A suspected Islamic State (Isis) supporter, arrested in Malaysia, is a senior aviation technician for a company that services aircraft used by the country's corporate and political leaders. The 49-year-old suspect is a former flight engineer for the Royal Malaysian Air Force.

A regional security source told the South China Morning Post: "The suspect is a senior technician, whose responsibility was to check that an aircraft is safe for use. He is the person who gives the green light whether an aircraft is safe to take off or not."

The suspect was one of 15 people arrested in late March, 2016, for allegedly being a Isis (Daesh) supporter. The 14 other suspects have been charged before a court, but investigations into the aviation engineer are still ongoing, the Morning Post noted.

The aircraft maintenance company services which the un-named expert worked for, chartered aircrafts for domestic flights for so-called "very very important persons" or VVIPs. The suspect worked at the company for 13 years.

"He has conducted religious classes where he propagated Isis ideology. He is known to actively support Isis via his Facebook account. He has shown Isis videos on his mobile phone to his friends with the aim of promoting Isis," the official said.

Malaysia Isis threat
Malaysian authorities cracks down on extremists elements Olivia Harris/Reuters

He added that the technician's so-called sympathy and possible links to IS "was very worrying." He said: "He could easily sabotage an aircraft. He could also put bombs or smuggle weapons onto a plane."

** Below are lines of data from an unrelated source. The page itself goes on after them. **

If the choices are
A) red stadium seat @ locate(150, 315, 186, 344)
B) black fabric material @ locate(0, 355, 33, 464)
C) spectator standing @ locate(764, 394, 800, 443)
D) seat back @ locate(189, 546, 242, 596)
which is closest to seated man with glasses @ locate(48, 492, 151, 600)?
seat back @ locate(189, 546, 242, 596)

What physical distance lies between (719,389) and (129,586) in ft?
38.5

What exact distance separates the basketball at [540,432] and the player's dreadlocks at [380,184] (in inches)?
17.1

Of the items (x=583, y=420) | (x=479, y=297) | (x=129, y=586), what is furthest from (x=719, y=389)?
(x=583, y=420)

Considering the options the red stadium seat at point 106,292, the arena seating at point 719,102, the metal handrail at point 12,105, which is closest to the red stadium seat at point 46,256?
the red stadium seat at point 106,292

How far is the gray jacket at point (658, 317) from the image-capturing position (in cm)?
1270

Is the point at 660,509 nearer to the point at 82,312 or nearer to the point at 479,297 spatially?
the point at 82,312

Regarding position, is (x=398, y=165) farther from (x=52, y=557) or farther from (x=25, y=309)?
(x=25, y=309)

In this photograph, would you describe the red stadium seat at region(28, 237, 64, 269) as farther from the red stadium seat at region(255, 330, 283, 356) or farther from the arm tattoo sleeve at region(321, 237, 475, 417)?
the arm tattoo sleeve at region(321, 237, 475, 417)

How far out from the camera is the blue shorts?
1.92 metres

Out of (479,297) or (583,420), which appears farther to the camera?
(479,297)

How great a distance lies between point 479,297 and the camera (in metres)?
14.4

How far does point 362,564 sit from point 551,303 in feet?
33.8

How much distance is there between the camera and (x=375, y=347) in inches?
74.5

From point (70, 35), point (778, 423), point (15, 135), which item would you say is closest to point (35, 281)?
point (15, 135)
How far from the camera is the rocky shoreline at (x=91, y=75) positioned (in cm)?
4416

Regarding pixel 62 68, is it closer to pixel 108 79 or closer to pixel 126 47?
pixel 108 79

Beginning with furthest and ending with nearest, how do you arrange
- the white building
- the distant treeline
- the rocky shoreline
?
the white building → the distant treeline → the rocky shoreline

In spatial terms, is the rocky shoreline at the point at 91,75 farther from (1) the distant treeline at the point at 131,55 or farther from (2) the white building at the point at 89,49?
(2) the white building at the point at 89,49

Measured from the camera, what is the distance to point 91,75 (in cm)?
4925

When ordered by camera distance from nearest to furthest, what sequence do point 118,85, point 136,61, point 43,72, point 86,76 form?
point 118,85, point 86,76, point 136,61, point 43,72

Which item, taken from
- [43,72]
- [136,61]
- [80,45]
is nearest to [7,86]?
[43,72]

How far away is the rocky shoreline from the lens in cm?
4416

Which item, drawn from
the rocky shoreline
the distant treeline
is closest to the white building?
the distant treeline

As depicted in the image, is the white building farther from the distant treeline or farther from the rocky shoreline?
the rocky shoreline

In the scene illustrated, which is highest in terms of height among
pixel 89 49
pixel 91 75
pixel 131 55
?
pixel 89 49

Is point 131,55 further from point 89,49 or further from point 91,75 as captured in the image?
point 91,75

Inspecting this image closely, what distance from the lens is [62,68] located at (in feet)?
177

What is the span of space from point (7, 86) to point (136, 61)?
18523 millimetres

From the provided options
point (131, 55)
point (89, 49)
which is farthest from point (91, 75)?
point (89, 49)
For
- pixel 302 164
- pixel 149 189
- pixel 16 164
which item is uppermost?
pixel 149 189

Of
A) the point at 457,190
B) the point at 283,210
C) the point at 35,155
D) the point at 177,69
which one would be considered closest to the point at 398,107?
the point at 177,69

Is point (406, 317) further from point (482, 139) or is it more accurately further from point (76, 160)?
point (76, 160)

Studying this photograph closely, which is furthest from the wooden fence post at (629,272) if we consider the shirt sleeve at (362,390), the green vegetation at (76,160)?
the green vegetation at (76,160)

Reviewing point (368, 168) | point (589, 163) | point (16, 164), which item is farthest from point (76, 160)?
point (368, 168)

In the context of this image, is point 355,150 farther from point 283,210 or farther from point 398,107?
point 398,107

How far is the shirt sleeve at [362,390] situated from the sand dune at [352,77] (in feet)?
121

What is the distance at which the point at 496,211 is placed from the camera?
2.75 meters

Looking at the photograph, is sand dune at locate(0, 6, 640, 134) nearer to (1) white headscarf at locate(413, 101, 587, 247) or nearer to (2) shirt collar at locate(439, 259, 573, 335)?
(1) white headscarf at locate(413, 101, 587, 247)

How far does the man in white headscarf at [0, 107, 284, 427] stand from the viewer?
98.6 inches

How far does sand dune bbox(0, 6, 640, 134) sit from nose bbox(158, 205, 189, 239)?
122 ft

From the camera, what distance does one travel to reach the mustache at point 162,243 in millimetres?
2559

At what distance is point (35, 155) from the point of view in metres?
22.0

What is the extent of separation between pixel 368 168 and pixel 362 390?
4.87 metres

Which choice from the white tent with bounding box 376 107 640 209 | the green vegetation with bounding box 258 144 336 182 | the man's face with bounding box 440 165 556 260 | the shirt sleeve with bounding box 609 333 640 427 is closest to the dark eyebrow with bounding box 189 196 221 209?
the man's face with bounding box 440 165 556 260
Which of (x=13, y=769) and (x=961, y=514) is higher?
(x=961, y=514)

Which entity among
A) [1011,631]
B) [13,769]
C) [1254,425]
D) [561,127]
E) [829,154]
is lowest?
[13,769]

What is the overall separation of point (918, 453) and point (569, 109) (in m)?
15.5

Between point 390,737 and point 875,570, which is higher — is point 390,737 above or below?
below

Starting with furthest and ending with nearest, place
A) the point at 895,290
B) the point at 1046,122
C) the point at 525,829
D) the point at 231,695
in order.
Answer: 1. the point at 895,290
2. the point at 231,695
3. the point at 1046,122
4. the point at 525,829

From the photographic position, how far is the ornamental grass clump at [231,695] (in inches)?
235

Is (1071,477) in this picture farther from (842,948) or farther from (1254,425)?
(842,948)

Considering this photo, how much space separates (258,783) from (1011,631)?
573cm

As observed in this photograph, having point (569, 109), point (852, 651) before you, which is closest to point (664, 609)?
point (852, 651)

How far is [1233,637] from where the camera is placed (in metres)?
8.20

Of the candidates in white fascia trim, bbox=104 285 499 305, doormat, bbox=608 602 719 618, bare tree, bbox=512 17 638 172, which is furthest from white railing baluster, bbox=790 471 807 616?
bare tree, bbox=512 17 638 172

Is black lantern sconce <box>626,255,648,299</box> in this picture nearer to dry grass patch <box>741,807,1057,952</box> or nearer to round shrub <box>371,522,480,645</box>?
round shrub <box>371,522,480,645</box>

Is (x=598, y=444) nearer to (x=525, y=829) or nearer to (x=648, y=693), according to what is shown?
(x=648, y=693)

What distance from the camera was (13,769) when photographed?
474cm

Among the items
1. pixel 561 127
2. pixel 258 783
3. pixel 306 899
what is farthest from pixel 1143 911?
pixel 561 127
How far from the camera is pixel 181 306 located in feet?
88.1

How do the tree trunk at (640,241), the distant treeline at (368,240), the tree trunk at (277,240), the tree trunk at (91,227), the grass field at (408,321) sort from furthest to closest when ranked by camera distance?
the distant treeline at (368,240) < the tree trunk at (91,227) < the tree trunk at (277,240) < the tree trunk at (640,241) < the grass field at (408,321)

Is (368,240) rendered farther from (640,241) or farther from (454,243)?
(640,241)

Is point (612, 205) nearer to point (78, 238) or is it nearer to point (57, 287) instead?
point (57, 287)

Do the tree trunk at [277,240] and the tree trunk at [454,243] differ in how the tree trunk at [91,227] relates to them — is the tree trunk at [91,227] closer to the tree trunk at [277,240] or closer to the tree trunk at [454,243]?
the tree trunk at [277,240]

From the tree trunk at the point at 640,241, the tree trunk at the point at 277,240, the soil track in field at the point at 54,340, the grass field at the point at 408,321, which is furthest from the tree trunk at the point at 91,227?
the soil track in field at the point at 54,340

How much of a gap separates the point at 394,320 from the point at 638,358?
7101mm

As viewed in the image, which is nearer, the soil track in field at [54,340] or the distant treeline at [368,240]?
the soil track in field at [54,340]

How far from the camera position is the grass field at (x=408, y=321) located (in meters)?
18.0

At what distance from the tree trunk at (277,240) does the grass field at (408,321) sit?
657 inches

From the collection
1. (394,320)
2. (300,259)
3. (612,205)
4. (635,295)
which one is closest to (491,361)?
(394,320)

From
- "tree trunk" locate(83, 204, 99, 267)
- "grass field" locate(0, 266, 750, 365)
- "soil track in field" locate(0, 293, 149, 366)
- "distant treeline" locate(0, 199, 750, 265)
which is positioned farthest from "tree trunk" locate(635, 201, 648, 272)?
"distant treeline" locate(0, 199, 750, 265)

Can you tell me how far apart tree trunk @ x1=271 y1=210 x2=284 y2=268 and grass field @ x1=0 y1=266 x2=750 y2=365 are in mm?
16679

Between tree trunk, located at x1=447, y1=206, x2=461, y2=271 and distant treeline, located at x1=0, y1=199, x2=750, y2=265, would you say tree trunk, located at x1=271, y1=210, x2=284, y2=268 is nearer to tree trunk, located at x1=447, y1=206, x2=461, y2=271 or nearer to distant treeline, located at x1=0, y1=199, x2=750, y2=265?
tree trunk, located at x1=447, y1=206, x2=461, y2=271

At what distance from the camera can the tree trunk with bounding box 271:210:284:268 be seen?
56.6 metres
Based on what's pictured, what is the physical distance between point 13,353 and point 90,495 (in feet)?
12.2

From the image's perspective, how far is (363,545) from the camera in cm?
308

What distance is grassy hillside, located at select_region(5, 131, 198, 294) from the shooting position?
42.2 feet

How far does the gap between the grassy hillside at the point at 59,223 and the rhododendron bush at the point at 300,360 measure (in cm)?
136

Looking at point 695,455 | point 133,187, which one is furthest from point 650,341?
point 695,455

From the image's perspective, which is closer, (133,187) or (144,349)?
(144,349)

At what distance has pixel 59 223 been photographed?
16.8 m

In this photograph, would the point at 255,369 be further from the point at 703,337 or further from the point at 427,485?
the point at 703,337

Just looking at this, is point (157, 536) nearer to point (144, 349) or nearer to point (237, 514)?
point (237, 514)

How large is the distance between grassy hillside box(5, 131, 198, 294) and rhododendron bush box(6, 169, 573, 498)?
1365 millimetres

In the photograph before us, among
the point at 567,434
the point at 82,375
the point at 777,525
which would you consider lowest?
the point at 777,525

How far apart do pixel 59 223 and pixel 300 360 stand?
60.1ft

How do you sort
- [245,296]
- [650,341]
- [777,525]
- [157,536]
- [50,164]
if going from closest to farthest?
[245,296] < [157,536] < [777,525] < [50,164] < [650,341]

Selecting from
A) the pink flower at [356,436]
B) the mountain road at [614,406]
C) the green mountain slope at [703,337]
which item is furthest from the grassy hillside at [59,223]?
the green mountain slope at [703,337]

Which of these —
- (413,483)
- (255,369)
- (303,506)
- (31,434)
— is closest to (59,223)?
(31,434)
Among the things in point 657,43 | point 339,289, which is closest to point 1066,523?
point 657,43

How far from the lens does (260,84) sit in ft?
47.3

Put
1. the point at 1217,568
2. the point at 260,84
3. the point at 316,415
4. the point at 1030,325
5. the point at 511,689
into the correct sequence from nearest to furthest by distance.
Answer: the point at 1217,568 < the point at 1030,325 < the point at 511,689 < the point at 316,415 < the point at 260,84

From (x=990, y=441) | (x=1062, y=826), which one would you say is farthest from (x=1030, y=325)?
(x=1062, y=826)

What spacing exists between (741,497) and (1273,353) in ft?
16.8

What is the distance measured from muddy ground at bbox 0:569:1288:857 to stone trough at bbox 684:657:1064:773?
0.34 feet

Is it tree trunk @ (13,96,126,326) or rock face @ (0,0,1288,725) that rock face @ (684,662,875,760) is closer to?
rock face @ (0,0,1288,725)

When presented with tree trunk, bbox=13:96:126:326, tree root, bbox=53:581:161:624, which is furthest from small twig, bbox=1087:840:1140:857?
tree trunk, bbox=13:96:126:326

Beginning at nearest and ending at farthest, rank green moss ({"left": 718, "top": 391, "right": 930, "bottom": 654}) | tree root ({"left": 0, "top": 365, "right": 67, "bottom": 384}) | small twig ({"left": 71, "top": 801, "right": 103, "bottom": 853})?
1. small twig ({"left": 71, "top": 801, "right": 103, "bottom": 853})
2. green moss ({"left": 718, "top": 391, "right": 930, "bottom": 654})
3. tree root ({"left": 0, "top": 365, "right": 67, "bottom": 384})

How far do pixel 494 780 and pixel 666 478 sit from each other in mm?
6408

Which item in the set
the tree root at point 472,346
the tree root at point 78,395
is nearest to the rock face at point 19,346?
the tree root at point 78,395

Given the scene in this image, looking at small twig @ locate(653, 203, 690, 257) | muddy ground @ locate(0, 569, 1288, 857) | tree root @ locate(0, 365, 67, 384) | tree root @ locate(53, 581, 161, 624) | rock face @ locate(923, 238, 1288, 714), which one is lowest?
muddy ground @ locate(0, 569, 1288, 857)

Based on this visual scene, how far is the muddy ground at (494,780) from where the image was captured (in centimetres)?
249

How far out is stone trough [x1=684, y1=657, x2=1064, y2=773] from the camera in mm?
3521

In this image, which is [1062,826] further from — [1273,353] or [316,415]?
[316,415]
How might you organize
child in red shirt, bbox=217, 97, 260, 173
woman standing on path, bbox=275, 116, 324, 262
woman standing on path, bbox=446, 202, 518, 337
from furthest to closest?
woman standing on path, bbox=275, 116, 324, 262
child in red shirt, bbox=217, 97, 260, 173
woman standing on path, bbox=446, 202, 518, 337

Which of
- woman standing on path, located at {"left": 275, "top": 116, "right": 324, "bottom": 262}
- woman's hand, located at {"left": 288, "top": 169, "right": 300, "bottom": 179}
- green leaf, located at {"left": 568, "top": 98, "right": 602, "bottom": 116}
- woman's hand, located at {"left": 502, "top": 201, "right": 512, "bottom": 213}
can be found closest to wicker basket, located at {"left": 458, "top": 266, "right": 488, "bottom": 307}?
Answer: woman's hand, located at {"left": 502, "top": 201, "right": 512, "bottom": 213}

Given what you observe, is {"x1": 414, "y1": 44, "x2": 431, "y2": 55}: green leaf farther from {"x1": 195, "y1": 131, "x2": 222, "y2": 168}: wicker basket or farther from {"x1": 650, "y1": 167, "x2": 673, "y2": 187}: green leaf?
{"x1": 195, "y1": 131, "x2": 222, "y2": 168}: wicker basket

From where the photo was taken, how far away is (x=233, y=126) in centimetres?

The newspaper also stated that the technician is the second suspect in the aviation industry to have been arrested by Malaysian police, over their alleged support for Isis. Last year, an armed auxiliary police officer who screened for explosives and dangerous goods at the Kuala Lumpur International Airport was arrested. So far, Malaysian police have arrested more than 160 Isis suspects.

The newspaper added that at least 19 Malaysians are known to have died in Iraq and Syria fighting for Isis. Some of them were suicide bombers.